----- Tekst do czytania
Wolność słowa w wydaniu Facebooka. Portal cenzuruje konserwatywne treści

Czytaj więcej Subskrybuj 50% taniej
Sprawdź
fot. wSumie
fot. wSumie

Oto wolność słowa w wydaniu największego portalu społecznościowego. Facebook nagminnie cenzuruje treści konserwatystów, jednocześnie przyzwalając na te, które ich obrażają — informuje „Rzeczpospolita”.

Gazeta przypomniała przypadki, które świadczą o tym, że Facebook prowadzi zaciętą wojnę z tradycyjnymi wartościami, które przeciwstawiają się lewicowemu lobby.
----------
Polecenie 1:
Proszę odpowiedzieć na pytania dotyczące artykułu o cenzurze na Facebooku:
(a) Która gazeta jest podana jako źródło informacji o cenzurowaniu treści konserwatystów?
(b) Jak artykuł określa Facebooka w zdaniu o wolności słowa?
(c) Z czym według gazety Facebook prowadzi zaciętą wojnę?
Tekst i rekordy nie mają ze sobą żadnego związku.
----- Zapisy danych
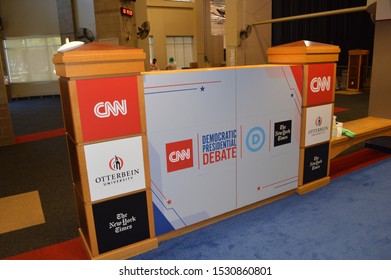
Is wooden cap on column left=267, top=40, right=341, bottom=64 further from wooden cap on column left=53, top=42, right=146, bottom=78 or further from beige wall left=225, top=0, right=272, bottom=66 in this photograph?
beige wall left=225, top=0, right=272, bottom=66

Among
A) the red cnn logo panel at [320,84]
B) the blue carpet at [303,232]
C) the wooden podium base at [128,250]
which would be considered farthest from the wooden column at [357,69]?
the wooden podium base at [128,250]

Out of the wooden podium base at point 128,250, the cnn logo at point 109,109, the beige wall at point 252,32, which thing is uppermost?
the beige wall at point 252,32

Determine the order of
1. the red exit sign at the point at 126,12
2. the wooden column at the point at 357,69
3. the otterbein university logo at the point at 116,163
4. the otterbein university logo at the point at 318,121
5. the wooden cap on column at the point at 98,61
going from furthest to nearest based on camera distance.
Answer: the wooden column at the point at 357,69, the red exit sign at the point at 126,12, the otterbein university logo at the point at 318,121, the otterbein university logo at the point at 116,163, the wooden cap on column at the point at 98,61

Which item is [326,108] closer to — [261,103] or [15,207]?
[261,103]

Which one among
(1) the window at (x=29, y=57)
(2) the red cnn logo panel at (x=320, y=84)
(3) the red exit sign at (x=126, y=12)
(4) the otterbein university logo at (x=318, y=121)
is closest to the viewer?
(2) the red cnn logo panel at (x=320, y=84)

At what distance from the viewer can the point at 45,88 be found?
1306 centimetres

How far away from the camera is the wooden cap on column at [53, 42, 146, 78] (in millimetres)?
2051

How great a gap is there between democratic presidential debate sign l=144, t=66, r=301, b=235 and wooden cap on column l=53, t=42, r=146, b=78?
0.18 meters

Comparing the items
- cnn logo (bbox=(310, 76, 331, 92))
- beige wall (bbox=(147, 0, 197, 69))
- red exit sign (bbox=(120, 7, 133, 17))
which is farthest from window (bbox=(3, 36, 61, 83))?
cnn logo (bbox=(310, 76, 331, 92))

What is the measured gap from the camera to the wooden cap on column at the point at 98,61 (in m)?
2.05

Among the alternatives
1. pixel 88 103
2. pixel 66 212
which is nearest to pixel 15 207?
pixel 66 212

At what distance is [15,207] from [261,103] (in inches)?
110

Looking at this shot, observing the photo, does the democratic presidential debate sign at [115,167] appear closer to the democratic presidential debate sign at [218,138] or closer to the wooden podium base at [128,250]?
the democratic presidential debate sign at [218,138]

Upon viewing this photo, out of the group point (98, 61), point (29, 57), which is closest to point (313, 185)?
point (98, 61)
----------
----- Zapisy danych
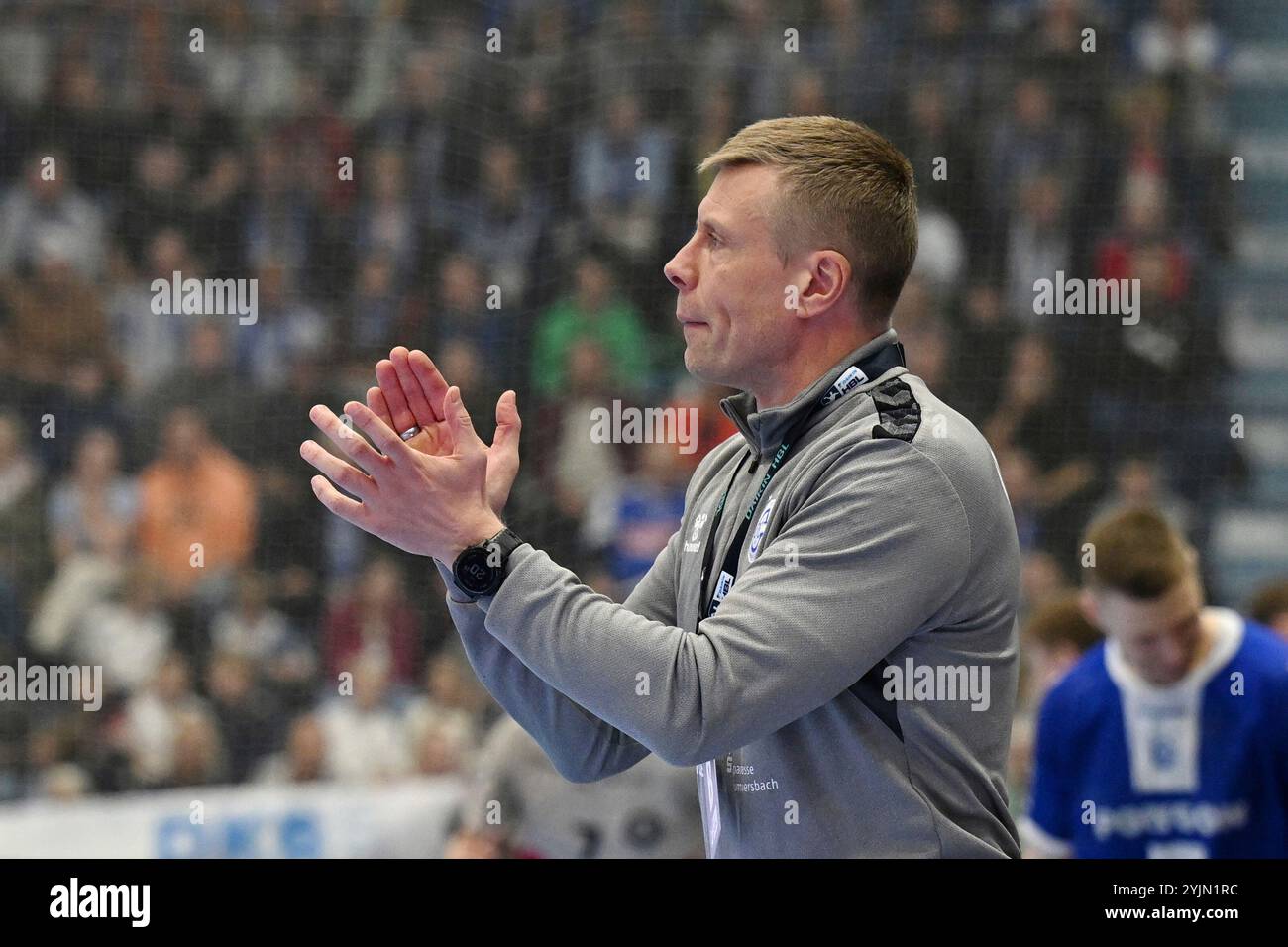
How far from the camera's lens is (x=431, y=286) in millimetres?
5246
----------
Polecenie 2:
Proszę wydrukować bez żadnych zmian tę część rekordów, która zaczyna się od wiersza zawierającego „Is wooden cap”, a kończy na wierszu zawierającym „1306 centimetres”, łącznie z oboma tymi wierszami.

Odpowiedź 1:
(a) „Rzeczpospolita”.
(b) Jako największy portal społecznościowy.
(c) Z tradycyjnymi wartościami, które przeciwstawiają się lewicowemu lobby.

Odpowiedź 2:
Is wooden cap on column left=267, top=40, right=341, bottom=64 further from wooden cap on column left=53, top=42, right=146, bottom=78 or further from beige wall left=225, top=0, right=272, bottom=66 in this photograph?
beige wall left=225, top=0, right=272, bottom=66

Among
A) the red cnn logo panel at [320,84]
B) the blue carpet at [303,232]
C) the wooden podium base at [128,250]
which would be considered farthest from the wooden column at [357,69]?
the wooden podium base at [128,250]

Out of the wooden podium base at point 128,250, the cnn logo at point 109,109, the beige wall at point 252,32, which thing is uppermost?
the beige wall at point 252,32

Determine the order of
1. the red exit sign at the point at 126,12
2. the wooden column at the point at 357,69
3. the otterbein university logo at the point at 116,163
4. the otterbein university logo at the point at 318,121
5. the wooden cap on column at the point at 98,61
going from furthest to nearest based on camera distance.
Answer: the wooden column at the point at 357,69, the red exit sign at the point at 126,12, the otterbein university logo at the point at 318,121, the otterbein university logo at the point at 116,163, the wooden cap on column at the point at 98,61

Which item is [326,108] closer to — [261,103] or [15,207]?
[261,103]

Which one among
(1) the window at (x=29, y=57)
(2) the red cnn logo panel at (x=320, y=84)
(3) the red exit sign at (x=126, y=12)
(4) the otterbein university logo at (x=318, y=121)
is closest to the viewer?
(2) the red cnn logo panel at (x=320, y=84)

At what distance from the viewer can the point at 45,88 be found?
1306 centimetres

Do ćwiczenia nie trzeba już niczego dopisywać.